_Objective A_: Copy the listing about points and bounding boxes in pictures, which appears below the news report, line for line and in full. Leave the pictures out of your copy.

_Extract to read_:
::::

Senior U.S. officials tell NBC News that the key piece of information that triggered a terror alert in December 2003 was a bizarre CIA analysis that turned out to be all wrong. NBC's Lisa Myers investigates.

Christmas 2003 became a season of terror after the federal government raised the terror alert level from yellow to orange, grimly citing credible intelligence of another assault on the United States.

"These credible sources," announced then-Secretary of Homeland Security Tom Ridge, "suggest the possibility of attacks against the homeland around the holiday season and beyond."

For weeks, America was on edge as security operations went into high gear. Almost 30 international flights were canceled, inconveniencing passengers flying Air France, British Air, Continental and Aero Mexico.

But senior U.S. officials now tell NBC News that the key piece of information that triggered the holiday alert was a bizarre CIA analysis, which turned out to be all wrong.

CIA analysts mistakenly thought they'd discovered a mother lode of secret al-Qaida messages. They thought they had found secret messages on Al-Jazeera, the Arabic-language television news channel, hidden in the moving text at the bottom of the screen, known as the "crawl," where news headlines are summarized.

‘Steganography’ suspected
U.S. officials tell NBC News that CIA experts — technicians working for the Directorate of Science and Technology — thought they had found numbers embedded in the crawl signaling upcoming attacks; dates and flight numbers, and geographic coordinates for targets, including the White House, Seattle's Space Needle, even the tiny town of Tappahanock, Va. What the analysts thought they had found was something called "steganography" — messages hidden inside a video image.

President Bush and Ridge were briefed on the Al-Jazeera analysis, U.S. intelligence sources say.

::::

_Objective B_: Repeat the whole news report above on the 2003 holiday terror alert, word for word.

_Supplied material_:
::::

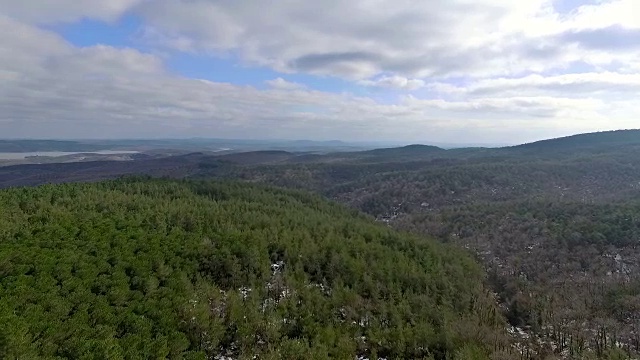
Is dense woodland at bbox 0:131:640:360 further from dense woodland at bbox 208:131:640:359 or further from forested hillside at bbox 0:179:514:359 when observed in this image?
dense woodland at bbox 208:131:640:359

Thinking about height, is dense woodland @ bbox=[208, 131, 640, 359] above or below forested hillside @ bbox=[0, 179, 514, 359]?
below

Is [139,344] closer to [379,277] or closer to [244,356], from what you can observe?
[244,356]

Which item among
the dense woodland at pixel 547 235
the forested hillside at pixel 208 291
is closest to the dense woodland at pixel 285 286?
the forested hillside at pixel 208 291

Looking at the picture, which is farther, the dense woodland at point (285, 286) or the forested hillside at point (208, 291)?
the dense woodland at point (285, 286)

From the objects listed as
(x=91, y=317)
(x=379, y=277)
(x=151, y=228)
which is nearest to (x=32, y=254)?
(x=91, y=317)

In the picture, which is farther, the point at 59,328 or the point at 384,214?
the point at 384,214

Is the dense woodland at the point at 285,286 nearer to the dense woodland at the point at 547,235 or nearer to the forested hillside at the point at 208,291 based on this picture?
the forested hillside at the point at 208,291

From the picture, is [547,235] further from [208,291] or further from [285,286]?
[208,291]

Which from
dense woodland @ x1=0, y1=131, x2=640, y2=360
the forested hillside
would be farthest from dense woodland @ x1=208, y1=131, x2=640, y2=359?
the forested hillside
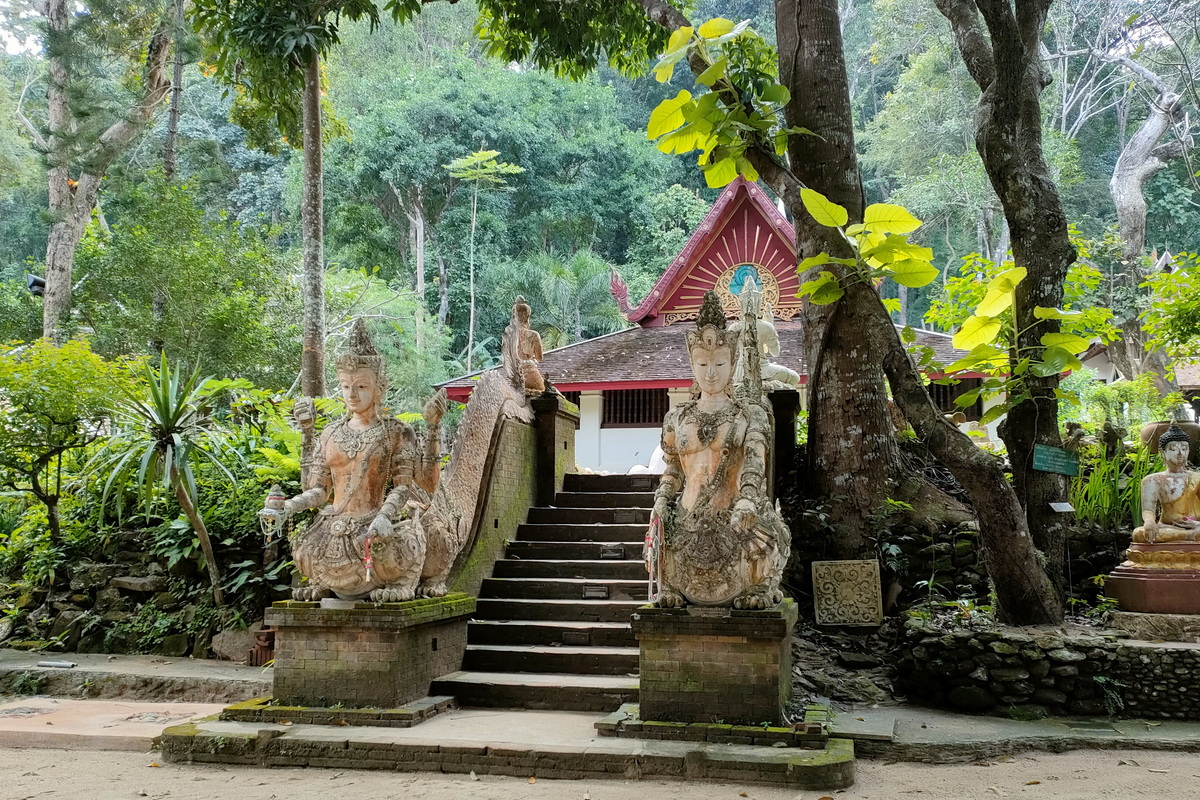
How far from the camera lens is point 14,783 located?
4.59 meters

::::

_Correct response A_:
Is dense woodland at bbox 0:131:640:360 further from dense woodland at bbox 208:131:640:359 or further from forested hillside at bbox 0:179:514:359 when observed in this image?
dense woodland at bbox 208:131:640:359

Thinking about height, is dense woodland @ bbox=[208, 131, 640, 359] above or below forested hillside @ bbox=[0, 179, 514, 359]?
below

Is [139,344] closer to [379,277] or closer to [244,356], from what you can observe?
[244,356]

Which item among
the dense woodland at pixel 547 235
the forested hillside at pixel 208 291
is closest to the dense woodland at pixel 285 286?
the forested hillside at pixel 208 291

Looking at the picture, which is farther, the dense woodland at point (285, 286) or the forested hillside at point (208, 291)?
the dense woodland at point (285, 286)

From the objects listed as
(x=91, y=317)
(x=379, y=277)
(x=151, y=228)
which is nearest to (x=32, y=254)?
(x=91, y=317)

In the picture, which is farther, the point at 59,328 or the point at 384,214?
the point at 384,214

Is the dense woodland at the point at 285,286 nearer to the dense woodland at the point at 547,235 or nearer to the forested hillside at the point at 208,291 based on this picture?
the forested hillside at the point at 208,291

From the picture, is [547,235] further from [208,291] or further from [285,286]?
[208,291]

Which from
dense woodland @ x1=0, y1=131, x2=640, y2=360
the forested hillside
would be farthest from dense woodland @ x1=208, y1=131, x2=640, y2=359?
the forested hillside
How far from the camera lens is point 14,783 located?
4.59 meters

_Correct response B_:
Senior U.S. officials tell NBC News that the key piece of information that triggered a terror alert in December 2003 was a bizarre CIA analysis that turned out to be all wrong. NBC's Lisa Myers investigates.

Christmas 2003 became a season of terror after the federal government raised the terror alert level from yellow to orange, grimly citing credible intelligence of another assault on the United States.

"These credible sources," announced then-Secretary of Homeland Security Tom Ridge, "suggest the possibility of attacks against the homeland around the holiday season and beyond."

For weeks, America was on edge as security operations went into high gear. Almost 30 international flights were canceled, inconveniencing passengers flying Air France, British Air, Continental and Aero Mexico.

But senior U.S. officials now tell NBC News that the key piece of information that triggered the holiday alert was a bizarre CIA analysis, which turned out to be all wrong.

CIA analysts mistakenly thought they'd discovered a mother lode of secret al-Qaida messages. They thought they had found secret messages on Al-Jazeera, the Arabic-language television news channel, hidden in the moving text at the bottom of the screen, known as the "crawl," where news headlines are summarized.

‘Steganography’ suspected
U.S. officials tell NBC News that CIA experts — technicians working for the Directorate of Science and Technology — thought they had found numbers embedded in the crawl signaling upcoming attacks; dates and flight numbers, and geographic coordinates for targets, including the White House, Seattle's Space Needle, even the tiny town of Tappahanock, Va. What the analysts thought they had found was something called "steganography" — messages hidden inside a video image.

President Bush and Ridge were briefed on the Al-Jazeera analysis, U.S. intelligence sources say.